Oh, no. I gave in. My head started blogging at 4:35 a.m. and now I’m awake doing just that. And for some reason the above image is what my brain chose to accompany this post. Not sure why. Maybe it will all come together in the end. But I hope my brain doesn’t make a habit of this. I enjoy my sleep. Does that ever happen to you? You think of a main idea and before you know it you’ve got a whole paragraph written in your mind?
Some questions have begun to pester me ever since I started this writing blog. Why am I writing this blog? Who is my audience? What should my focus be? How is this different from my family blog? Or should I just meld the two blogs and include my writing stuff into my family one? How open am I willing to be? Which of my myriad opinions am I willing to share therefore opening myself up to criticism? What if I post something that offends someone? These are the questions that wake me up at 4:35 a.m. And as a caveat I probably won’t answer all of them. At least not today.

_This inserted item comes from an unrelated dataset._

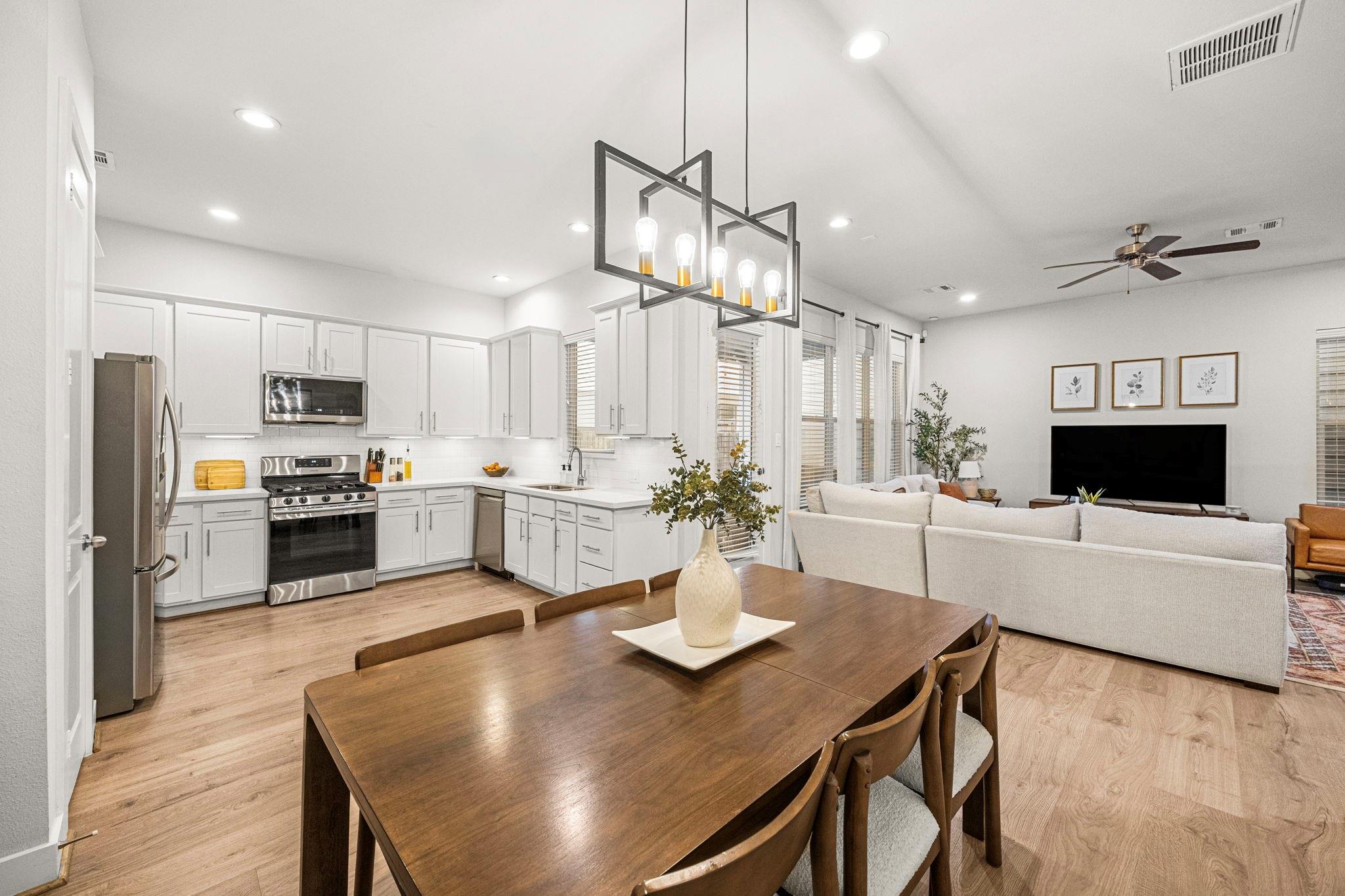 8817 Hollister Pine Court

All I know is I love to write. That’s all I really know for now. I always have. I’ve kept a journal since I could scrawl letters on a page. There’s never been a time when I wasn’t inventing stories. It’s always been a way for me to process my emotions and, to be broad, my life. Strong emotions are possibly the fuel for my writing. It’s evident when I review past journal entries. (I don’t journal-write every day. Only on the days I feel compelled.) Most of them have an overarching theme of “today sucked” or “today was the BEST.” There are very few ho-hum entries. My posterity is going to think I was bipolar. But the truth is that, fortunately or unfortunately, strong emotions make me want to write. This blog gives me an opportunity to unearth my thoughts and emotions to whomever might be listening.
Early on in this line of questioning it became clear that I needed a separate space from my family blog. My family blog is more of a travelogue of our family adventures, mostly of my son, Jed. A huge part of my life is my family and I do want to showcase that. But I don’t necessarily want to be a mommy blogger that focuses on the deep, often controversial, motherhood issues. Nah, there are already so many good ones out there. A lot of controversial ones too. But I do want a space where I can go and be…me. Perhaps a slightly deeper version of me. Dr. Suess said, “There is no one alive who is youer than you.” I love Dr. Suess. So literary with all his silly rhymes and his cacophony of sounds.
My focus will probably change and grow over time. Blogging is a different animal, as they say. It’s different than writing in a journal, a college essay, a magazine article or a novel or short story. For one thing, I need to get faster. I can’t fret and rework things again and again the way I do with my book. And I need to be willing to put my thoughts out there knowing that some may disagree. Keep in mind, the last thing I want is controversy. But you never know what will strike a nerve with someone. I must allow myself to write what's in my heart. With that in mind, I'll use this blog to share things I'm passionate about, lessons I've learned, my favorite things, and my progress as a writer. I hope to become better at this, like learning to dance. Aha! I knew I would find it: the conclusion to this entry that is all over the place. One day I hope to be able to do “the lift” so to speak. For now I’m just clumsily carrying a watermelon.